Investigating Attenuation of X-Ray Photons with Al Thickness

[Jameshope]

Hi

Would anyone help/advise me? I've done 2 experiments as part of my radiography degree. One was to investigate the effect of the ISL on a beam of x-ray photons. I could understand this, produced 2 graphs (Mean reading against distance (uGy) and Mean reading against 1/d squared) and wrote a 1,000 page report with a knowledgeable discussion and good conclusion.

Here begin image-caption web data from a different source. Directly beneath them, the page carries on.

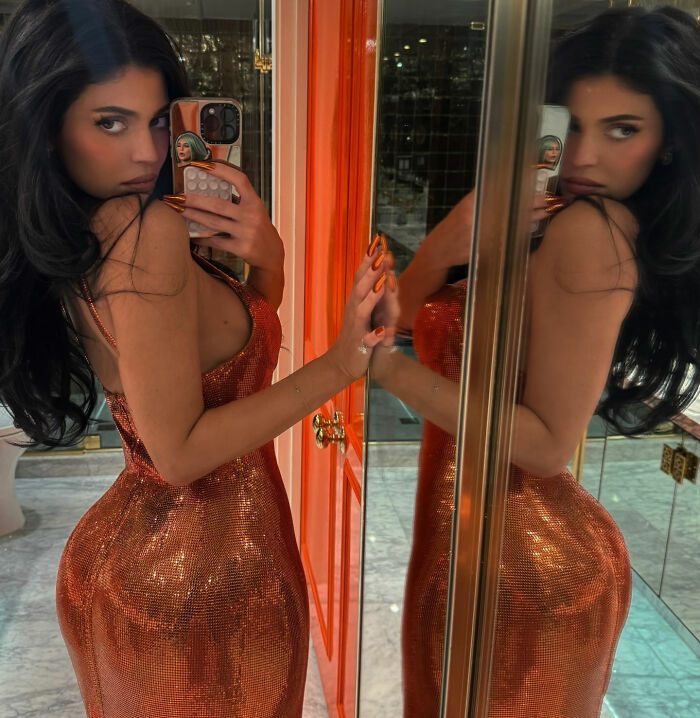 Woman in a sparkling orange dress taking a mirror selfie, highlighting Kylie&rsquo;s BBL in a stylish indoor setting.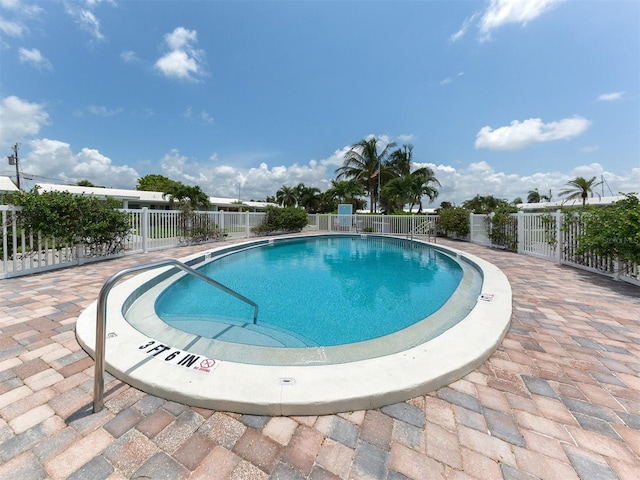 832 Whitecap Cir Unit 5, Venice, FL 34285 - community pool featuring fence and a patio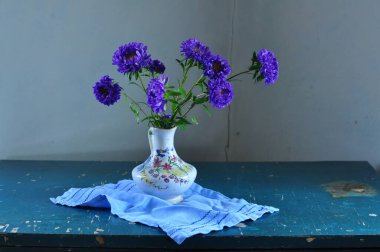 Bir buket çiçekle ve tahta bir masanın üzerinde çiçeklerle durgun bir hayat.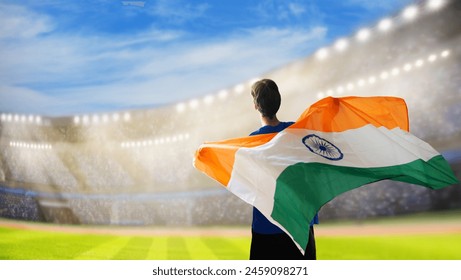 India sport supporter on stadium. Indian fans on cricket, rugby or football pitch watching team play. Group of supporters with flag and national jersey cheering for India. Championship game. - Powered by Shutterstock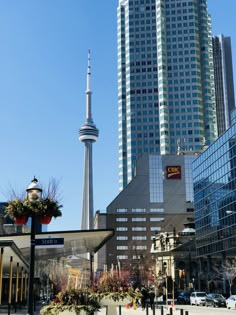 tall buildings stand in the background as people walk by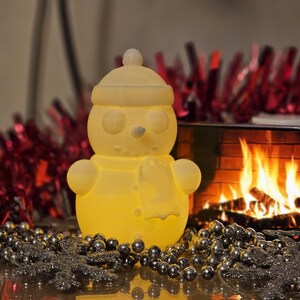 Yellow glowing 3D-printed snowman LED tealight holder, displayed on a festive table with red tinsel, silver beads, and a cosy fireplace in the background.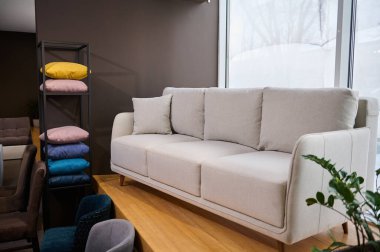 Modern mobilyaların sergilendiği bir galeride sergilenen minimalist beyaz kanepe, farklı dokulardan, yumuşaklıktan, renklerden ve kaliteden gelen renkli yastıklarla ayakta duruyor.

However, my other experiment is confusing me. Its about HVL and I'm getting totally confused with the limear attentuation co-efficient. The title is to investigate the attenuation with thickness of material of a beam of x-ray photons

We then set the x-ray tube at 100 cm above the dosemeter on the x-ray table and collimate to the sensitive plate. This distance and collimation was constant. We then made an exposure of 80 kV and 100 mAs and recorded the reading repeating twice more.

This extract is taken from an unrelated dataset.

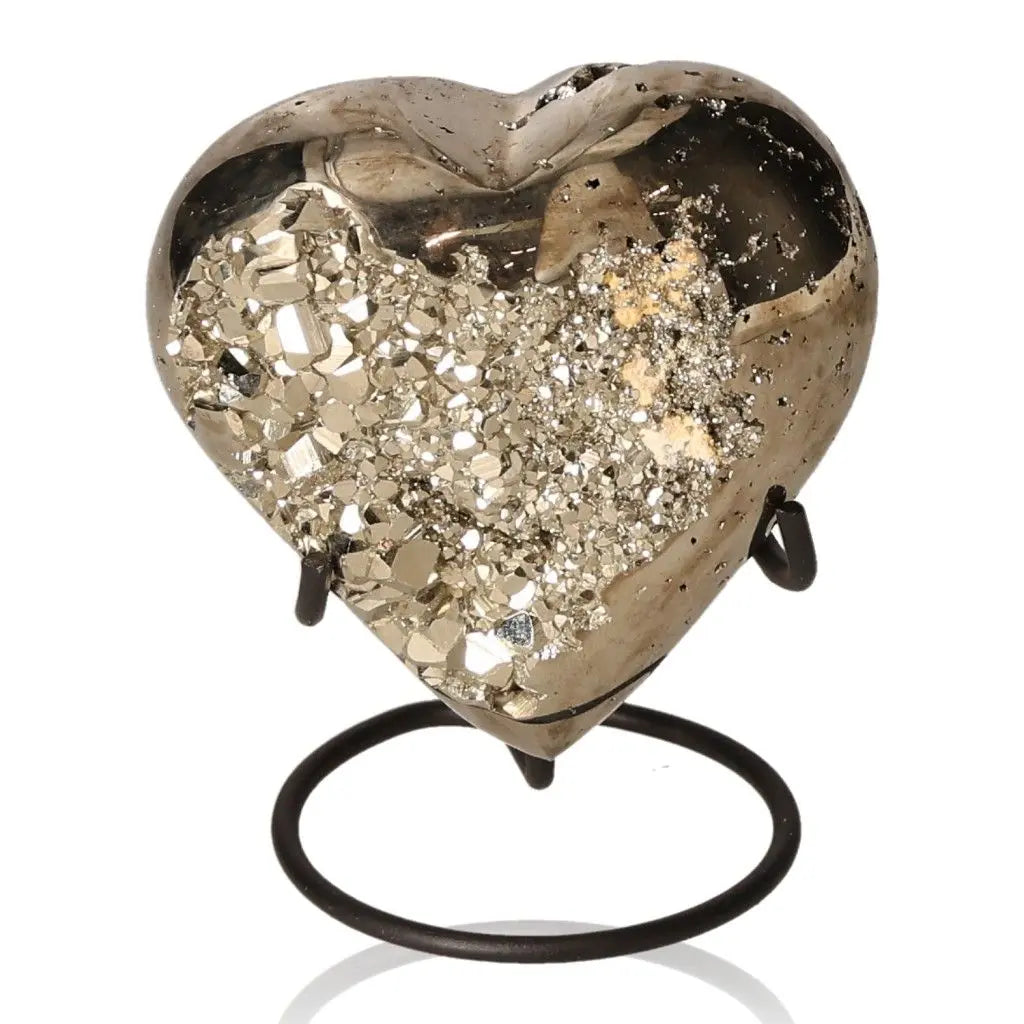 Heart-shaped pyrite mineral with metallic luster, symbolizing abundance and prosperity, displayed on a stand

Then we attached 1mm sheet of aluminium beneath the light beam diaphragm and used the same exposure factors and record the dosemeter reading and repeated for 2, 3 and 4 mm thicknesses of aluminium.

I then plotted 2 graphs- one was HVL transmission % against Al)mm) thickness and the other was calculating Loge so it was HVL Loge Transmission.

The problem is I don't know wahat to put in my discussion? I can obviously see that with each additional mm of Al then the % of x-ray transmission falls and that the HVL at 50% was about 3.4 looking at the graph. But how do I prove this with a formula? How could I have improved the experient and what use will this mean in everyday practise?

Foe the other graph I simply calculated loge by the the % transmission. ie.. Ln on my calculator by 100% at 0mm, 79 at 1mm etc... and I came out with

0mm 4.6 loge
1 4.4
2 4.2
3 4
4 3.8

I have put both sets of data into an exponential graph but I'm struggling to understand everything. Help!

Regards

James

 

[mark726]

Dear James,

Thank you for reaching out for help with your experiment. I can see that you have put a lot of effort and thought into your work, and I am happy to assist you in any way I can.

Firstly, it is great that you were able to successfully conduct the experiment and obtain data for your graphs. From your description, it seems like you have a good understanding of the concept of HVL and how it affects the transmission of x-rays. The formula for HVL is HVL = ln(2)/µ, where µ is the linear attenuation coefficient. This formula can help you to calculate the HVL at different thicknesses of material.

In your discussion, you can mention the relationship between HVL and the thickness of the material. As the thickness increases, the HVL also increases, meaning that more material is required to reduce the transmission of x-rays by 50%. This is because the linear attenuation coefficient, which represents how much the material absorbs or scatters the x-rays, also increases with thickness.

To improve your experiment, you can try using different materials of varying thicknesses to see how the HVL changes. You can also try using different exposure factors, such as different kV and mAs, to see how they affect the HVL. This will help you to understand how to optimize exposure settings for different thicknesses of material.

In terms of practical applications, understanding the HVL is important in radiography as it helps to determine the appropriate thickness of shielding material needed to protect patients and staff from excessive radiation exposure. It also helps in selecting the appropriate exposure factors for different imaging scenarios.

For your second graph, it seems like you have correctly calculated the loge values for the HVL transmission percentages. You can mention in your discussion that taking the logarithm of the transmission percentages helps to determine the exponential relationship between the thickness of the material and the HVL.

I hope this helps to clarify some of your doubts. If you have any further questions, please do not hesitate to ask. Good luck with your studies!